Mat 輸入的是量化並且擴散的梯度圖，response_maps是8張不同方向梯度的響應圖，顧名思義就是這些圖的值越大，匹配度就越高。

源碼：

static void computeResponseMaps(const Mat& src, std::vector<Mat>& response_maps)
{
  CV_Assert((src.rows * src.cols) % 16 == 0);

  // Allocate response maps
  response_maps.resize(8);
  for (int i = 0; i < 8; ++i)
    response_maps[i].create(src.size(), CV_8U);

  Mat lsb4(src.size(), CV_8U);
  Mat msb4(src.size(), CV_8U);

  for (int r = 0; r < src.rows; ++r)
  {
    const uchar* src_r = src.ptr(r);
    uchar* lsb4_r = lsb4.ptr(r);
    uchar* msb4_r = msb4.ptr(r);

    for (int c = 0; c < src.cols; ++c)
    {
      // Least significant 4 bits of spread image pixel
      lsb4_r[c] = src_r[c] & 15;
      // Most significant 4 bits, right-shifted to be in [0, 16)
      msb4_r[c] = (src_r[c] & 240) >> 4;
    }
  }

#if CV_SSSE3
  volatile bool haveSSSE3 = checkHardwareSupport(CV_CPU_SSSE3);
  if (haveSSSE3)
  {
    const __m128i* lut = reinterpret_cast<const __m128i*>(SIMILARITY_LUT);
    for (int ori = 0; ori < 8; ++ori)
    {
      __m128i* map_data = response_maps[ori].ptr<__m128i>();
      __m128i* lsb4_data = lsb4.ptr<__m128i>();
      __m128i* msb4_data = msb4.ptr<__m128i>();

      // Precompute the 2D response map S_i (section 2.4)
      for (int i = 0; i < (src.rows * src.cols) / 16; ++i)
      {
        // Using SSE shuffle for table lookup on 4 orientations at a time
        // The most/least significant 4 bits are used as the LUT index
        __m128i res1 = _mm_shuffle_epi8(lut[2*ori + 0], lsb4_data[i]);
        __m128i res2 = _mm_shuffle_epi8(lut[2*ori + 1], msb4_data[i]);

        // Combine the results into a single similarity score
        map_data[i] = _mm_max_epu8(res1, res2);
      }
    }
  }
  else
#endif
  {
    // For each of the 8 quantized orientations...
    for (int ori = 0; ori < 8; ++ori)
    {
      uchar* map_data = response_maps[ori].ptr<uchar>();
      uchar* lsb4_data = lsb4.ptr<uchar>();
      uchar* msb4_data = msb4.ptr<uchar>();
      const uchar* lut_low = SIMILARITY_LUT + 32*ori;
      const uchar* lut_hi = lut_low + 16;

      for (int i = 0; i < src.rows * src.cols; ++i)
      {
        map_data[i] = std::max(lut_low[ lsb4_data[i] ], lut_hi[ msb4_data[i] ]);
      }
    }
  }
}

LUT計算

理解之後，這個算法還是十分地tricky的，因爲量化之後的圖的值會在0-255之間，圖的數據值是16倍數的一些整數，而這8位整數分成了高4位和低4位進行計算。

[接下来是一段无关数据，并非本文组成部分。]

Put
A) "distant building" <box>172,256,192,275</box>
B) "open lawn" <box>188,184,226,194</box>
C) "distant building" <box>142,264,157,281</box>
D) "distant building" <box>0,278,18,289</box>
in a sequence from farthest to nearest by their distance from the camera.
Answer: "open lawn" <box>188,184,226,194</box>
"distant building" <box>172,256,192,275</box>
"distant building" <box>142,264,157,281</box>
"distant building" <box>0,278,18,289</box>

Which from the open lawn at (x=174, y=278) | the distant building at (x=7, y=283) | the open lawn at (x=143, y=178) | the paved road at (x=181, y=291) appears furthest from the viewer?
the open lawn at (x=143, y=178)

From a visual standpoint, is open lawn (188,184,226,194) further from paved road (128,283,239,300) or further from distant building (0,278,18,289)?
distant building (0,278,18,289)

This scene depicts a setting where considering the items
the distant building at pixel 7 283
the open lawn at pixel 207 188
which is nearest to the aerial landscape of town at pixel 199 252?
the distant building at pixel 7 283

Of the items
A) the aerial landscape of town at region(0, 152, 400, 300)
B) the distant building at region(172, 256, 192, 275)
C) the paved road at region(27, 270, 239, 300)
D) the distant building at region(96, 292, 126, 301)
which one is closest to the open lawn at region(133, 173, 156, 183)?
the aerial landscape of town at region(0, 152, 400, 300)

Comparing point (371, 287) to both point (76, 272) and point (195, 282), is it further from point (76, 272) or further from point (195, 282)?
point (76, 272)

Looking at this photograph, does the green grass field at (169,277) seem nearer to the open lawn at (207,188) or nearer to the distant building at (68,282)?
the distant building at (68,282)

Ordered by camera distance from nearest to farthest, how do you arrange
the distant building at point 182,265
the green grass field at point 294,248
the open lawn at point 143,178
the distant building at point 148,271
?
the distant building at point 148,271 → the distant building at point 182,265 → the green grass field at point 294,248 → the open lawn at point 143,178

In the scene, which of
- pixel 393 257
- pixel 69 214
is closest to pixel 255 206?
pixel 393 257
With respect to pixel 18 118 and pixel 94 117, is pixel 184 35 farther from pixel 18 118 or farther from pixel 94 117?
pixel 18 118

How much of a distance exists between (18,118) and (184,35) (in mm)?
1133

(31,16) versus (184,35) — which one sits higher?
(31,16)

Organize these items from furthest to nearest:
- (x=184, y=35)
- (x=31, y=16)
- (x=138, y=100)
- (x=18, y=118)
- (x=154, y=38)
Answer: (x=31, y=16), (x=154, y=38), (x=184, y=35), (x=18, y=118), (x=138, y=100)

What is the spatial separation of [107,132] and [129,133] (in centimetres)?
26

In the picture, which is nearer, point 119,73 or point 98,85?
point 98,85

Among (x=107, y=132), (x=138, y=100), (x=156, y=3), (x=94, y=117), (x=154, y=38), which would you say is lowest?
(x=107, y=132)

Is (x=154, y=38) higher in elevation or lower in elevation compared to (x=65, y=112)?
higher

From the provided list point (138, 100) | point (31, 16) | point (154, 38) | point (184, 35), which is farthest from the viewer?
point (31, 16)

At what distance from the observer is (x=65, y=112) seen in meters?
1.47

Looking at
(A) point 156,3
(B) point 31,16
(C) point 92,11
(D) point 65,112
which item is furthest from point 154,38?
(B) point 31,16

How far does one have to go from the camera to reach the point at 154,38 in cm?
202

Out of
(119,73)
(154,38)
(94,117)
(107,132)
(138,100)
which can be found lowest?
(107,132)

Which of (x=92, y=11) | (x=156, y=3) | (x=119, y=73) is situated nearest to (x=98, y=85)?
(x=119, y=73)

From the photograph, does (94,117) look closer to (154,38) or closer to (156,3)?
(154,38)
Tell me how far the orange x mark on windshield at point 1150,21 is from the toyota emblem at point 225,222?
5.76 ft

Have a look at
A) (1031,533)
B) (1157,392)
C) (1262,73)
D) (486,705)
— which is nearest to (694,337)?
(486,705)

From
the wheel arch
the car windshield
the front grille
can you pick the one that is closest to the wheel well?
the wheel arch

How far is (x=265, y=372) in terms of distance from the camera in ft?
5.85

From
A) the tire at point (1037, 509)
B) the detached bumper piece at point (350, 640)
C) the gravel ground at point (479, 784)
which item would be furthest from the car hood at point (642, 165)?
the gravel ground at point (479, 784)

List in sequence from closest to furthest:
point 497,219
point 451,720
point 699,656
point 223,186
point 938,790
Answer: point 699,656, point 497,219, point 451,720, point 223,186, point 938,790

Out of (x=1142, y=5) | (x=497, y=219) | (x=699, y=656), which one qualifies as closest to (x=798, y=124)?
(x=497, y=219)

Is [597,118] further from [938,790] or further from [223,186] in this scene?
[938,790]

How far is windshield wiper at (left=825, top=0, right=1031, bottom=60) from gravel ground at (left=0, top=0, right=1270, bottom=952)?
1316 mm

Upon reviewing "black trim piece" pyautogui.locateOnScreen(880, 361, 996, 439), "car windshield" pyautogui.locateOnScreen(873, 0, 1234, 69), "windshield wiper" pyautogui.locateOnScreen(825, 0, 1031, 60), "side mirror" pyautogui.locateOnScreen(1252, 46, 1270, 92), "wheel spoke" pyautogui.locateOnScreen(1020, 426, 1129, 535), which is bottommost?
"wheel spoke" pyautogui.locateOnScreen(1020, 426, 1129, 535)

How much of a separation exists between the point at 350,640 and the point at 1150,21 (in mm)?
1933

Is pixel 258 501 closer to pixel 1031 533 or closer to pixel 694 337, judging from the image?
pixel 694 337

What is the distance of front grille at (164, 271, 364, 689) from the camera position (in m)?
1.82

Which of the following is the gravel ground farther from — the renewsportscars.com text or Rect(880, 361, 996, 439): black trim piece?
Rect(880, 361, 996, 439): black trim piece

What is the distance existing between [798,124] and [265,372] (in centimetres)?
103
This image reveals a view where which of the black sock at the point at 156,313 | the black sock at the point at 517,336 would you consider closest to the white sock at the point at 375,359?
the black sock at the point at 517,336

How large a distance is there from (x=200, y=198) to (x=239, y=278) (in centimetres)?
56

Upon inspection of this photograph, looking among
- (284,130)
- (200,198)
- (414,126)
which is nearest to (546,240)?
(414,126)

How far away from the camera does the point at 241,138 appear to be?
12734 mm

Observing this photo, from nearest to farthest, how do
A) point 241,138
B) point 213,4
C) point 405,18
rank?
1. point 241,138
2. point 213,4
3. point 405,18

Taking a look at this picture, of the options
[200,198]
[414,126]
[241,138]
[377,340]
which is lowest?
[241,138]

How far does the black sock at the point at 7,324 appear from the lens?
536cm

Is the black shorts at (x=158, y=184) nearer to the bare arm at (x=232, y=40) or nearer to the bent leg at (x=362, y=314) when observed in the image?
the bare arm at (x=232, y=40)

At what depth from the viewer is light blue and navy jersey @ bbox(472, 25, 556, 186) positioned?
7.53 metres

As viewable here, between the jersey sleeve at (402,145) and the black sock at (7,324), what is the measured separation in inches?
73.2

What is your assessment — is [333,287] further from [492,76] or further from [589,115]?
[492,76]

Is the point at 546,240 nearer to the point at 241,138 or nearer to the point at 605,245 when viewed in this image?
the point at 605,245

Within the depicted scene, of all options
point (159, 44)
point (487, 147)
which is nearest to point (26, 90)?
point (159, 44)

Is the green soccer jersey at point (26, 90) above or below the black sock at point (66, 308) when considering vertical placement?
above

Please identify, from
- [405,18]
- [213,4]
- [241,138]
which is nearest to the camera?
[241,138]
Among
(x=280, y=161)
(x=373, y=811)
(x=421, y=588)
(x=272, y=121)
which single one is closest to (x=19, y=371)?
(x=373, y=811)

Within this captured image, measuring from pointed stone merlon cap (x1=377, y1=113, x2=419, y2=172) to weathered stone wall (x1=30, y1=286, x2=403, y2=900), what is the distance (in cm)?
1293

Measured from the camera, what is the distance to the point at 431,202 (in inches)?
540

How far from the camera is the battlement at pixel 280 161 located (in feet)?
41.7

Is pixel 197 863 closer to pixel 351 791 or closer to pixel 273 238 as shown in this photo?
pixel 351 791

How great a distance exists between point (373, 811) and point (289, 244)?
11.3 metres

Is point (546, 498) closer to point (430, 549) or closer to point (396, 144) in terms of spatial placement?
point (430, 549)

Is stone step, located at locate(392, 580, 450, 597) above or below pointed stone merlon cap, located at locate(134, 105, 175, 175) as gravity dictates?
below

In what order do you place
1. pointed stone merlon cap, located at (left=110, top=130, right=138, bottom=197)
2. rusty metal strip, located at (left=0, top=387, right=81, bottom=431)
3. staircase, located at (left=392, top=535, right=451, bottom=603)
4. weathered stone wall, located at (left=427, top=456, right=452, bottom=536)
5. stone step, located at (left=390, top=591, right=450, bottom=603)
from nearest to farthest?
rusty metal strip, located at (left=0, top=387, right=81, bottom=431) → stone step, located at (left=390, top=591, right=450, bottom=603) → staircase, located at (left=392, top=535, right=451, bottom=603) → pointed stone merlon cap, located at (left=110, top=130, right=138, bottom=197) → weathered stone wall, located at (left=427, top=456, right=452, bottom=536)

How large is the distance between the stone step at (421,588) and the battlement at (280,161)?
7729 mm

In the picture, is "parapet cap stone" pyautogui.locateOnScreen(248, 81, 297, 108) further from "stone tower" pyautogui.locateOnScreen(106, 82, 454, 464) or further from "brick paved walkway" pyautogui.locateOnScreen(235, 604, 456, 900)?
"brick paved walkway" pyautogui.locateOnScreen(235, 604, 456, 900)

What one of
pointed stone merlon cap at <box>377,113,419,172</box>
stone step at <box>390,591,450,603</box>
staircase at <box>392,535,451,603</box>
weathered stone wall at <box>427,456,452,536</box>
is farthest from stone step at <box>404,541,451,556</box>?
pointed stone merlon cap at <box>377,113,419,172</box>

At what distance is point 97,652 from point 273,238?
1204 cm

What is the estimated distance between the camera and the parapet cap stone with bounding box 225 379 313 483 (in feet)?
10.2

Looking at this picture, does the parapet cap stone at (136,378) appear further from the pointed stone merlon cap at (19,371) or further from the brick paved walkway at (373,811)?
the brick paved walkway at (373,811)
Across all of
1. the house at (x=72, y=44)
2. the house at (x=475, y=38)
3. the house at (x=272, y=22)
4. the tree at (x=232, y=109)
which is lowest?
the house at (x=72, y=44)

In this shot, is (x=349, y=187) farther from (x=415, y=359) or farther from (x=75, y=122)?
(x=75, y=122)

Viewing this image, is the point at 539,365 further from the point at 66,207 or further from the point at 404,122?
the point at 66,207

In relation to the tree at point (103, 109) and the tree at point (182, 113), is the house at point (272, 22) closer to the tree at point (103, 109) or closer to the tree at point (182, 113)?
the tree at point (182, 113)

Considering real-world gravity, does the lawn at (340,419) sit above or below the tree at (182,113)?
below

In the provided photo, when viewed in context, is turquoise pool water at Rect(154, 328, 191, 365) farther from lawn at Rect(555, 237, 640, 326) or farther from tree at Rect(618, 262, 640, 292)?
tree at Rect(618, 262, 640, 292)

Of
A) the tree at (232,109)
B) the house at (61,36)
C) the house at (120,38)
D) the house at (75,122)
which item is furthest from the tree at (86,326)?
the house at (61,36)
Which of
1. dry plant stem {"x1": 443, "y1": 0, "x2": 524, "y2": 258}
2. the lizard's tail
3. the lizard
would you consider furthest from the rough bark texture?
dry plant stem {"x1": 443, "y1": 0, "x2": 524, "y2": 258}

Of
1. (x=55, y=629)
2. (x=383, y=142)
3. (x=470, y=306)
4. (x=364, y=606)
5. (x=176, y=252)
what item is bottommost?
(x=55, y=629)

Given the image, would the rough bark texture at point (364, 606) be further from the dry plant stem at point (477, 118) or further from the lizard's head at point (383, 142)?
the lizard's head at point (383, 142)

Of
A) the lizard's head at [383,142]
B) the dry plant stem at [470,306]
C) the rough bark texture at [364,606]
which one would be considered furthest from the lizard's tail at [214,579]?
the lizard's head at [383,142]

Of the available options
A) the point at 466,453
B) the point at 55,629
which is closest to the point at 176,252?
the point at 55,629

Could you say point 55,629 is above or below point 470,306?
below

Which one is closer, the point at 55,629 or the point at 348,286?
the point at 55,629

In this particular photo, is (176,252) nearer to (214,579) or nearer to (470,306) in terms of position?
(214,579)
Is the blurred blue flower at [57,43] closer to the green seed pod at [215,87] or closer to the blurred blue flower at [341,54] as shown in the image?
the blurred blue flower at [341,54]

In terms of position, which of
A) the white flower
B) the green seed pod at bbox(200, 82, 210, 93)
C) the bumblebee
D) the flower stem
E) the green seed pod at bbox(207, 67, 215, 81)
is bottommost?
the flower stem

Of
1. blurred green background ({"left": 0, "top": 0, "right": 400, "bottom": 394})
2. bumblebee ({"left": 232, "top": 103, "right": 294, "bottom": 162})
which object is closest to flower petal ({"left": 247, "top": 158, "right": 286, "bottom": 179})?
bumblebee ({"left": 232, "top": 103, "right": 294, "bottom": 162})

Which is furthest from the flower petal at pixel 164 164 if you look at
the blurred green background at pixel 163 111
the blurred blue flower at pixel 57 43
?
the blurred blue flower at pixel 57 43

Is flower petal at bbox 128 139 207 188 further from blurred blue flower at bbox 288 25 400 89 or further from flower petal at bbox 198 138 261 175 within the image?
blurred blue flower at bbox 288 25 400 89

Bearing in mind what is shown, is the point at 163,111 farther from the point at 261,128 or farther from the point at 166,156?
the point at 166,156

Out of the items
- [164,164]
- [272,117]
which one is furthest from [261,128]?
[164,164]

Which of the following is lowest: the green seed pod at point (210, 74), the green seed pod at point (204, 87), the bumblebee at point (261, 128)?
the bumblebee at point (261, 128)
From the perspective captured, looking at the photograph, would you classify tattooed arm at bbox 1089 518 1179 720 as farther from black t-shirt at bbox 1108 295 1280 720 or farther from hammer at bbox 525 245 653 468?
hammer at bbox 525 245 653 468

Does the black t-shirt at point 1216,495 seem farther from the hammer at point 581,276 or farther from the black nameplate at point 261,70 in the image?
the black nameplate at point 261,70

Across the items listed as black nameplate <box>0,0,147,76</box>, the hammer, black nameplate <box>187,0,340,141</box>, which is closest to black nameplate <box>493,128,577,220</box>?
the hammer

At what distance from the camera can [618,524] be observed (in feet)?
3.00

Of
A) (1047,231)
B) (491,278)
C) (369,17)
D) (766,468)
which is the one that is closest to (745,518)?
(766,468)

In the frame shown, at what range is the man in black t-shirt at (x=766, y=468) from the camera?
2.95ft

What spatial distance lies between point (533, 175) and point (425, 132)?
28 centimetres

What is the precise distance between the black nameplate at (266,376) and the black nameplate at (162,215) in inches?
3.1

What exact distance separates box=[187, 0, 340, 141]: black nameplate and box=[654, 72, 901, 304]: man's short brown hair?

分成高低4位的原因：個人理解，梯度方向有8個方向，用符號表達方向的話，可以用0-7方向表示，4方向和0以及7方向之間的夾角是一樣的，將8個方向分成兩個部分，0-3方向和4-7方向，

而相差180度是不在考慮範圍的，意思是0和6之間相差的是2個角度差，0---》7-----》6，因此梯度分成兩個部分就對應着這裏的低4位和高4位了。LUT的表的計算代碼：

代碼來自於大神的github :https://github.com/meiqua/shape_based_matching

#include <iostream>
#include <vector>
using namespace std;

struct Node {
    int value;
    int prev;
    int next;
};

int main()
{
    std::vector<Node> nodes(8);
    for (int i = 0; i<8; i++){
        nodes[i].value = (1 << i);
        nodes[i].prev = i - 1;
        nodes[i].next = i + 1;
    }
    nodes[0].prev = 7;
    nodes[7].next = 0;

    unsigned short LUT[8 * 2 * 16] = { 0 };

    for (int i = 0; i<8; i++){ // 8 ori
        for (int m = 0; m<2; m++){ // 2 seg
            for (int n = 0; n<16; n++){ // 16 index

                if (n == 0){ // no ori
                    LUT[n + m * 16 + i * 16 * 2] = 0;
                    continue;
                }

                int res = (n << (m * 4));
                auto current_node_go_forward = nodes[i];
                auto current_node_go_back = nodes[i];
                int angle_diff = 0;
                while (1){
                    if ((current_node_go_forward.value & res) > 0 ||
                        (current_node_go_back.value & res) > 0){
                        break;
                    }
                    else{
                        current_node_go_back = nodes[current_node_go_back.prev];
                        current_node_go_forward = nodes[current_node_go_forward.next];
                        angle_diff++;
                    }
                }
                LUT[n + m * 16 + i * 16 * 2] = 4 - angle_diff;
            }
        }
    }

    for (int i = 0; i<8; i++){
        for (int m = 0; m<32; m++){
            cout << int(LUT[i * 32 + m]) << ", ";
        }
        cout << "\n";
    }

    return 0;
}

主要的含義是將所有可能出現的方向“string”（比如像00101100這樣代表方向的二進制數）和某個特定的方向進行角度差計算，得到一個LUT查找表。得到了表以後，在計算方向某個特定方向響應的時候就只需要查找對應位置的值就可以了，比如0-32對應第一個方向“—>”（水平方向），0-16表示0-3角度差，16-32表示4-7角度差。

SSE計算

SSE花了時間瞭解一下，加速來自於CPU某些特定的寄存器，能夠一次取一個很長的地址的值進行運算，比如計算4個浮點數，通過__m128i*指針進行計算就能單條指令計算出結果，相當於原來4個語句，不過實際加速效果沒有4倍，編譯器在某些情況下也會自己進行SSE加速。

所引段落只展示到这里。